Listeners were encouraged to share selfies or images of their walking views on Twitter and other channels. For me, this social media sharing took on two lives, one of connectedness in a time of enforced separation and one of digital visibility. Pride is the antithesis of invisibility and for many this opportunity to be seen and heard is vital year on year, but for others it is just not possible or safe. Many shared selfies or pictures of their view while listening creating a shared experience despite being physically alone—and of course the option to listen privately or without sharing was encouraged too.
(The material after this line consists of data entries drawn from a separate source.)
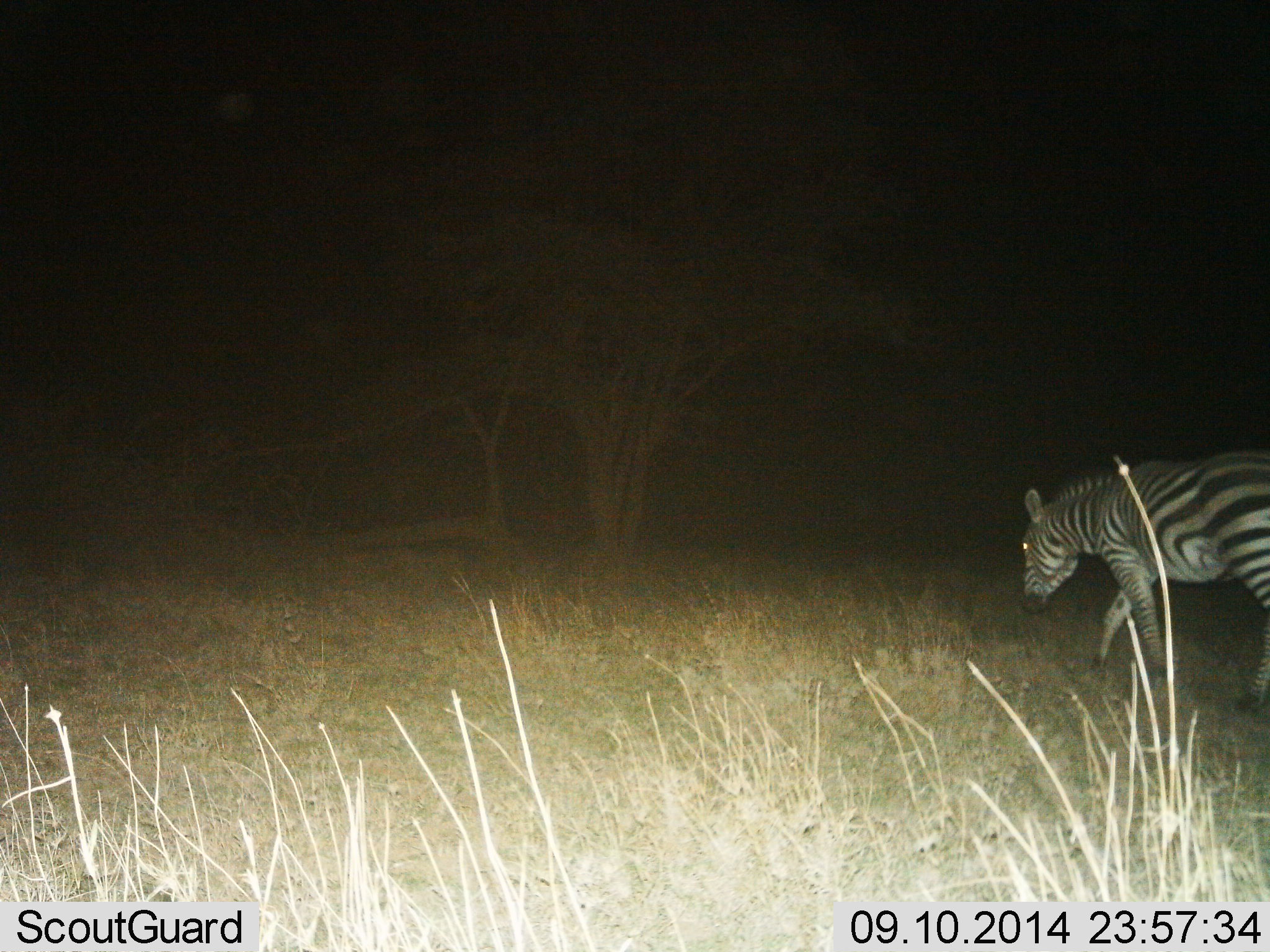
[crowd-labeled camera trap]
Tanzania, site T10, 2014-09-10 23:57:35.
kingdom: Animalia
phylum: Chordata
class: Mammalia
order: Perissodactyla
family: Equidae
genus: Equus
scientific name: Equus quagga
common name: plains zebra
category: zebra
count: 1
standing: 10%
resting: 0%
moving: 90%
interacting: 0%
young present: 0%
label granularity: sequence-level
As well as classic LGBTQ+ anthems and chatter, there were a range of interviews in the hour-long show, discussing what Pride meant to different guests and discussions about whether the role of Pride has changed. Pride started as a protest and there is much debate about whether annual Pride events are protests or parades. After landmark victories for LGBTQ+ people, many see the anniversary month as an opportunity to celebrate the hard-won rights of LGBTQ+ people over the last 50 years, while others feel there is still a long road ahead.
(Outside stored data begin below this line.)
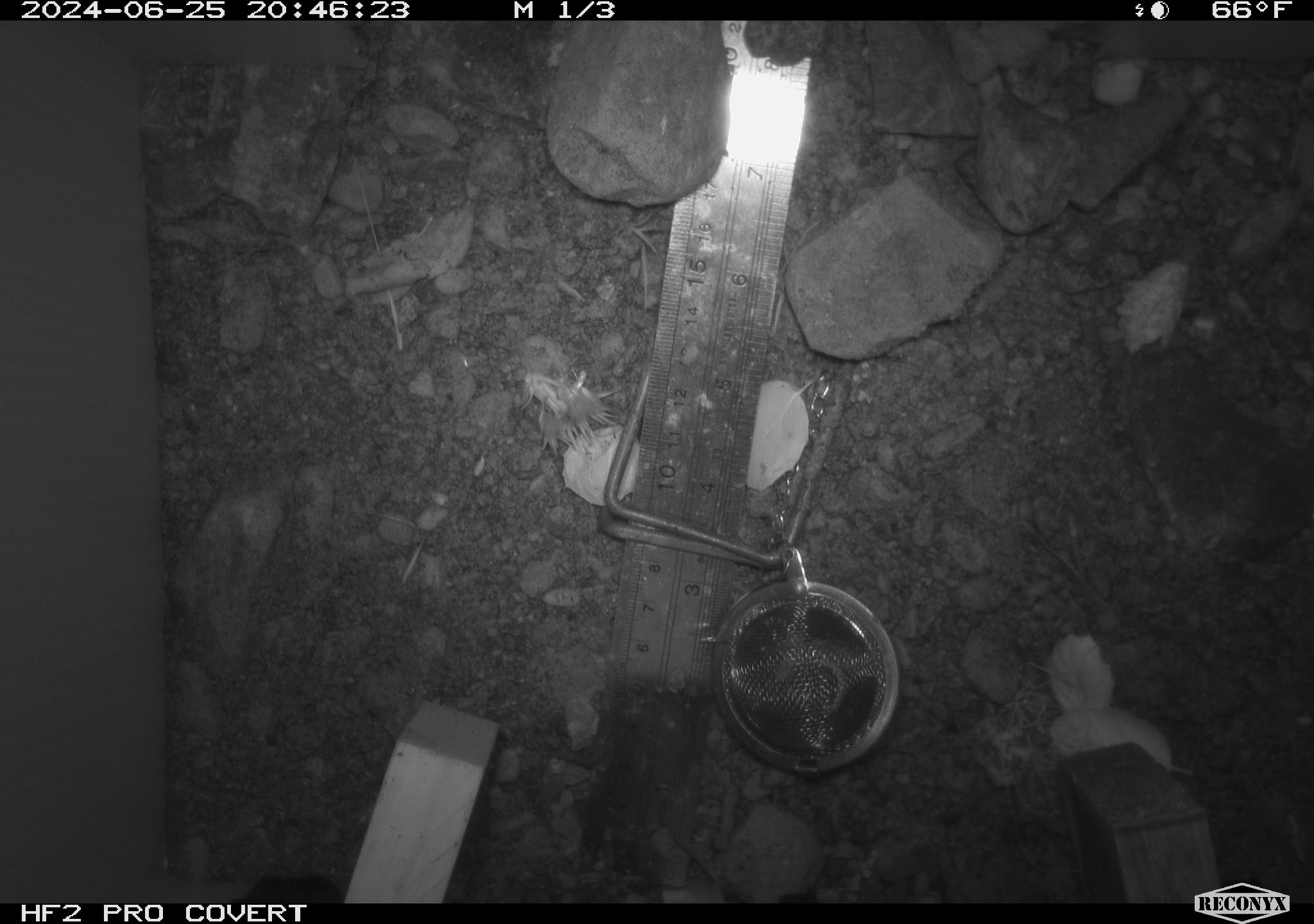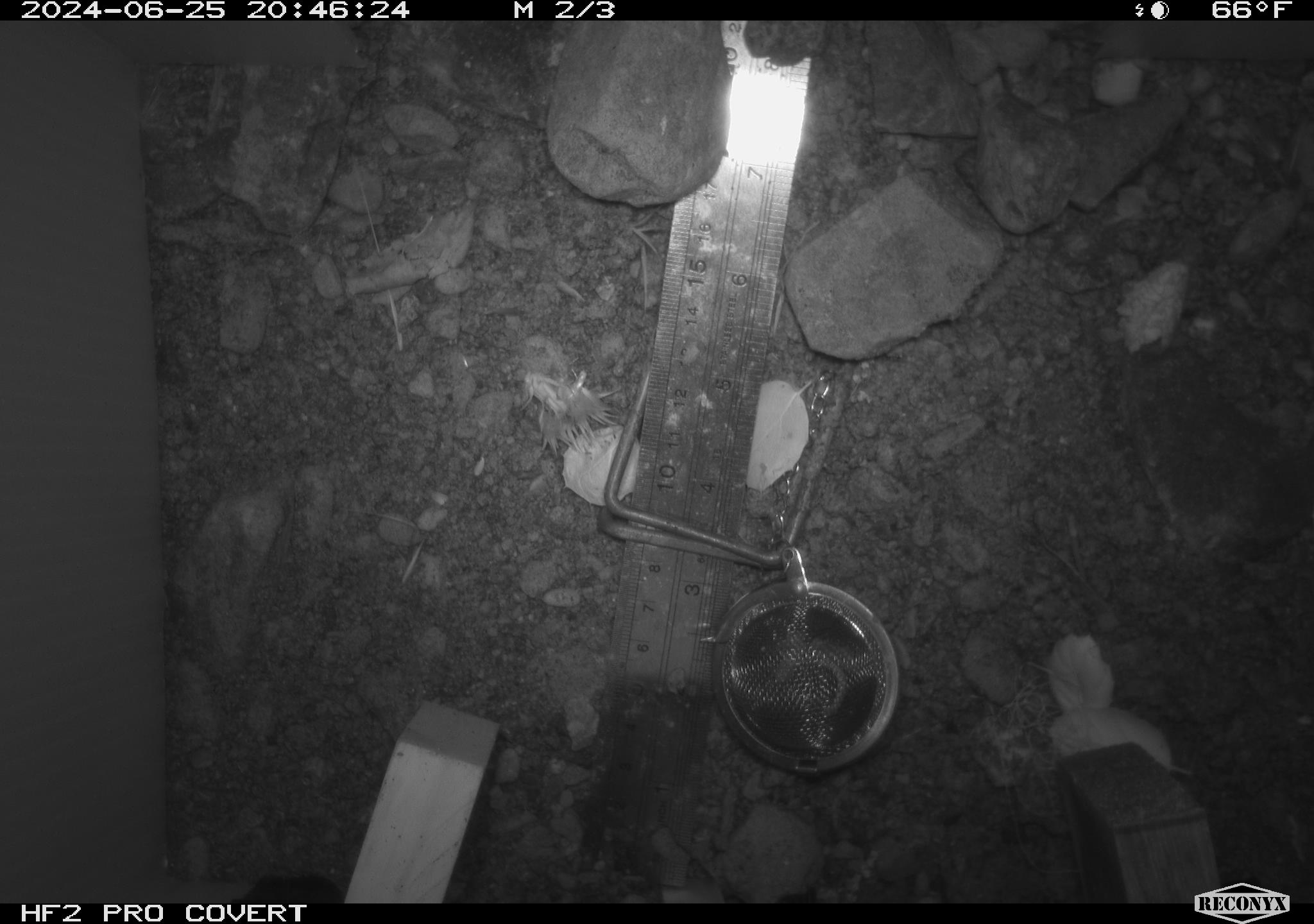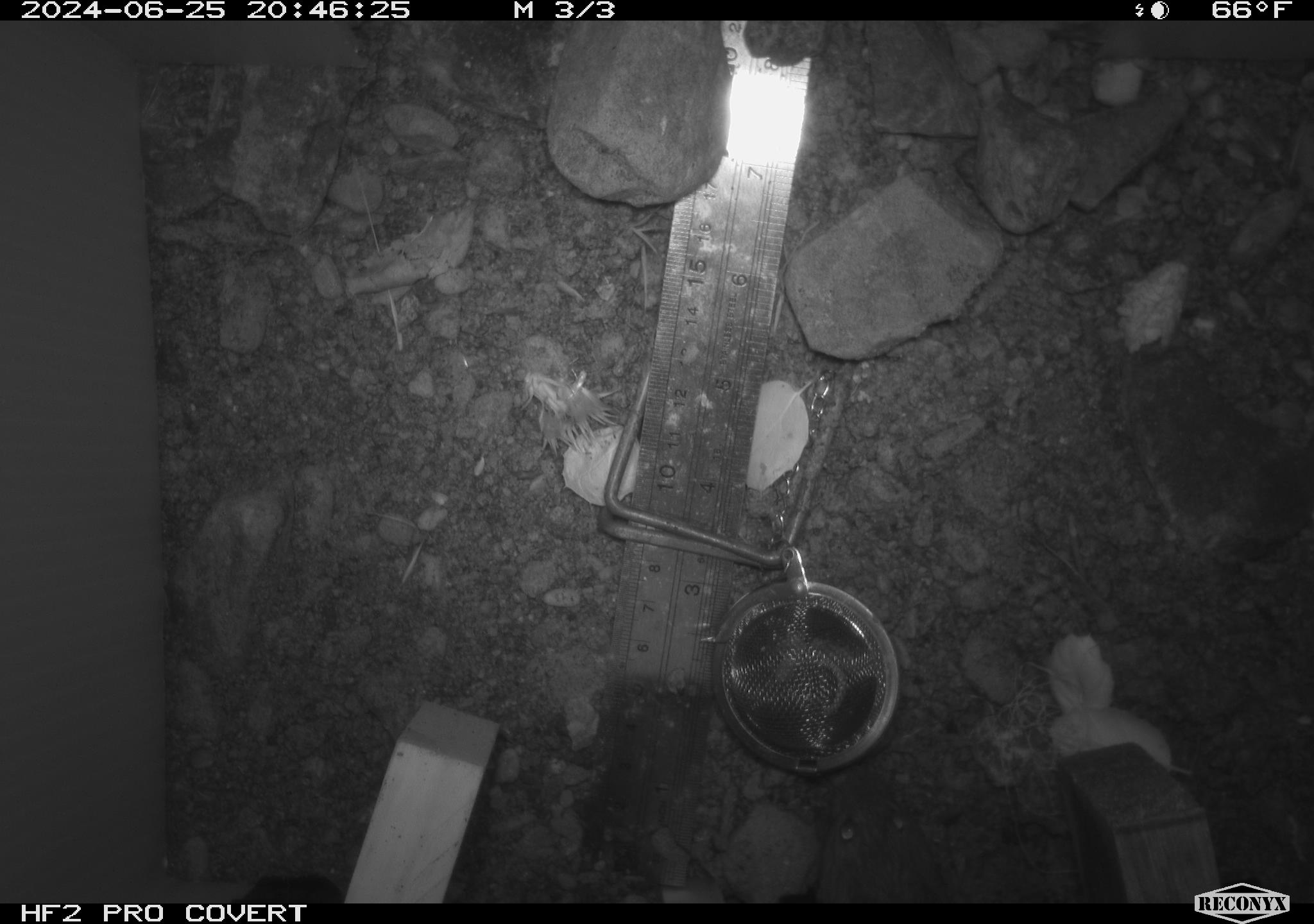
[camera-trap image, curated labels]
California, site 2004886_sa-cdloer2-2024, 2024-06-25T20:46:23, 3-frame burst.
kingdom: Animalia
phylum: Chordata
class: Mammalia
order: Rodentia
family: Cricetidae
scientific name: Arvicolinae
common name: voles, lemmings, and muskrats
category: arvicolinae subfamily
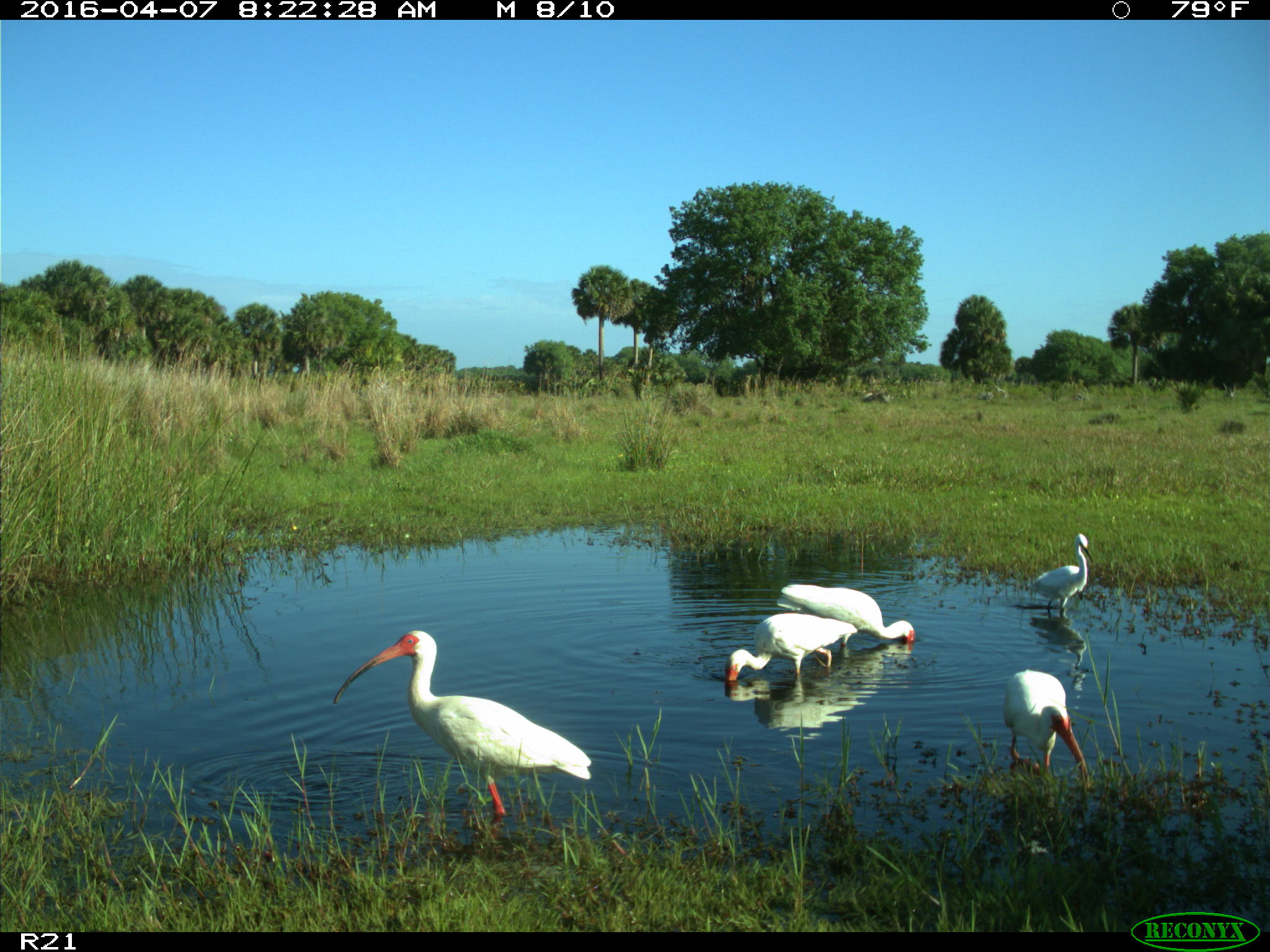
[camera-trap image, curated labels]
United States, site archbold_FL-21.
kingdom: Animalia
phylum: Chordata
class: Aves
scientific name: Aves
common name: birds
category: unidentified bird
Unidentified bird (birds) (Aves).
Traditional Pride celebrations often present access barriers, are increasingly likely to accept corporate sponsorship, and often demonstrate severe splinters in the LGBTQ+ community. (For further reading, the role of Pride is explored in detail and with colloquial warmth by Amelia Abraham in her 2019 book Queer Intentions.) The audio piece allowed for different points of view on these issues and for the listener to get a mix of celebrating and feeling connected, while taking time to root the listener in the critical debate of the reason we still have Pride, who it is for, and how we can improve our LGBTQ+ spaces.
As lockdown is eased and people begin to reconnect in person, my hopes are that the possibilities of digital engagement are taken into our post-Covid world so that we can increase access and inclusivity in the LGBTQ+ movement for everybody.